Quando ormai frequentavo l’università solo per tenere allenata la mente a osservare il processo penale con visione non troppo settaria - nel timore che potesse rivelarsi inquinata dalla mia naturale collocazione in quella “triade di giudicanti” di carneluttiana memoria - ritenevo che proprio la comune cultura della giurisdizione avrebbe sempre prodotto magistrati del pubblico ministero capaci di comprendere – ed esercitare – la terzietà, e di farsene portavoce anche nel corso delle indagini.

Vedevo nell’articolo 358 del codice di rito le ragioni per dare all’obiettività lo stesso valore della terzietà, proprio lì dove l’assenza del giudice è solo eventuale. Dopodiché, ho imparato che lo studio del processo non può prescindere dalla quotidianità delle aule e dalla patologia delle prassi e ho compreso – anche a mie spese – che l’obiettività non può sovrapporsi alla terzietà. E in realtà non deve, perché diventerebbe un ossimoro giuridico: il pubblico ministero deve avere una sua teoria accusatoria e ha il diritto di... sbagliare! Epperò il suo potenziale errore deve poi trovare la “cura”.

Ed è proprio qui che nasce il corto circuito: lo stesso percorso per l’accesso, la medesima “scuola di formazione” prima e dopo il concorso, destinano alla magistratura requirente lo stesso “diritto di interpretazione del fatto penalmente rilevante” della magistratura giudicante e, al contempo, inducono quest’ultima a dare – anche inconsapevolmente – maggiore valore alla tesi accusatoria rispetto a quella difensiva soprattutto nella fase delle indagini, laddove il controllo è fugace e inevitabilmente poco approfondito. Una deriva giurisdizionale a cui il migliore degli avvocati riesce solo di rado a fare da argine. Una deriva giurisdizionale che contraddice quel modello processuale che ha inteso – ormai oltre trent’anni fa – ben distinguere l’accusatore dal giudice.

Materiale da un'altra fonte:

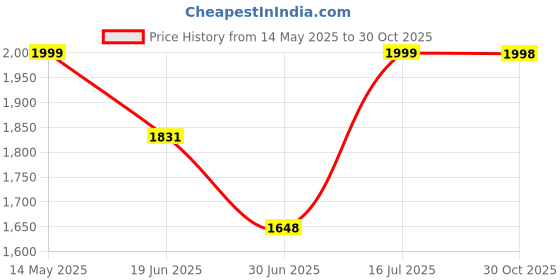 CheapestInIndia.com

Price History from 14 May 2025 to 30 Oct 2025

2,00
1,950
1,900
1,850
1,800
1,750
1,700
1,650
1,600

1999
1831
1648
1999
1998

14 May 2025
19 Jun 2025
30 Jun 2025
16 Jul 2025
30 Oct 2025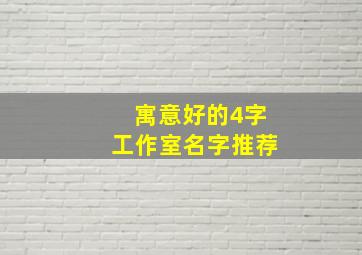 寓意好的4字
工作室名字推荐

Potendo riconsiderare tutto, probabilmente sarebbe stato necessario discutere non su come salvaguardare il valore probatorio delle indagini ( si vedano le sentenze additive della Consulta del 1992), bensì sulla tenuta dell’obbligatorietà dell’azione penale, sul nuovo significato di “ragionevole durata” ( costituzionalizzata solo nel ’ 99 ma ancora lettera morta nelle aule di giustizia e fuori, dove si confonde con la prescrizione) e soprattutto sul senso di una colleganza dei magistrati, requirenti e giudicanti, ormai anacronistica.

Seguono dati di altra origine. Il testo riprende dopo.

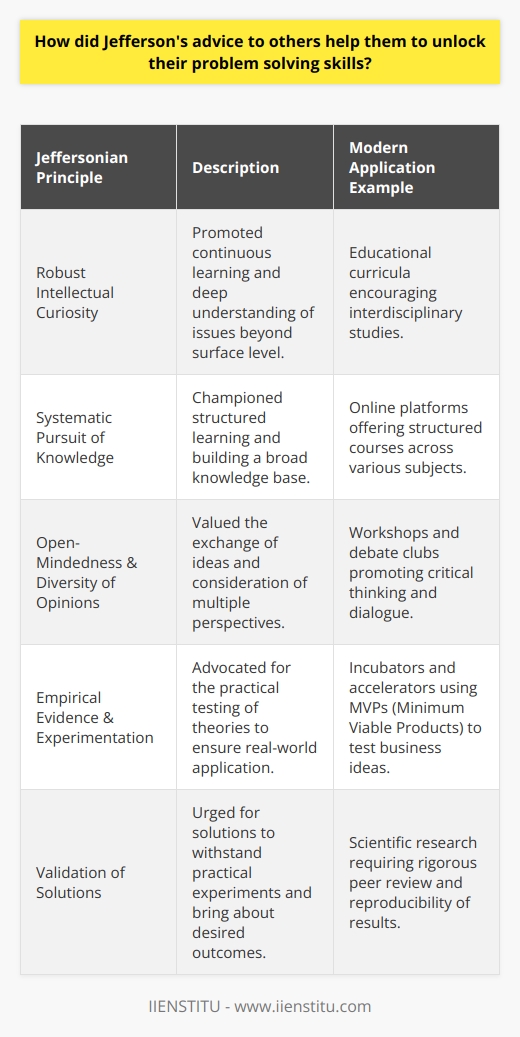 How did Jefferson's advice to others help them to unlock their problem solving skills?

| Jeffersonian Principle | Description | Modern Application Example |
|---|---|---|
| Robust Intellectual Curiosity | Promoted continuous learning and deep understanding of issues beyond surface level. | Educational curricula encouraging interdisciplinary studies. |
| Systematic Pursuit of Knowledge | Championed structured learning and building a broad knowledge base. | Online platforms offering structured courses across various subjects. |
| Open-Mindedness & Diversity of Opinions | Valued the exchange of ideas and consideration of multiple perspectives. | Workshops and debate clubs promoting critical thinking and dialogue. |
| Empirical Evidence & Experimentation | Advocated for the practical testing of theories to ensure real-world application. | Incubators and accelerators using MVPs (Minimum Viable Products) to test business ideas. |
| Validation of Solutions | Urged for solutions to withstand practical experiments and bring about desired outcomes. | Scientific research requiring rigorous peer review and reproducibility of results. |

IIENSTITU - www.iienstitu.com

Non possono essrci dunque equivoci sulla ratio di una proposta di legge come quella sulla separazione delle carriere. Proposta che – è sempre utile ricordare – rappresenta l’espressione di una volontà “popolare” e non politica. Di questo occorre ringraziare chi come Beniamino Migliucci e Giandomenico Caiazza si è battuto perché arrivasse in Parlamento, ma anche i magistrati che già con la loro partecipazione ai dibattiti sul tema dimostrano la volontà di rifuggire da posizioni precostituite. Non poteva essere altrimenti, conoscendo, per motivi squisitamente professionali, la lungimiranza e la cultura giuridica di tanti di loro.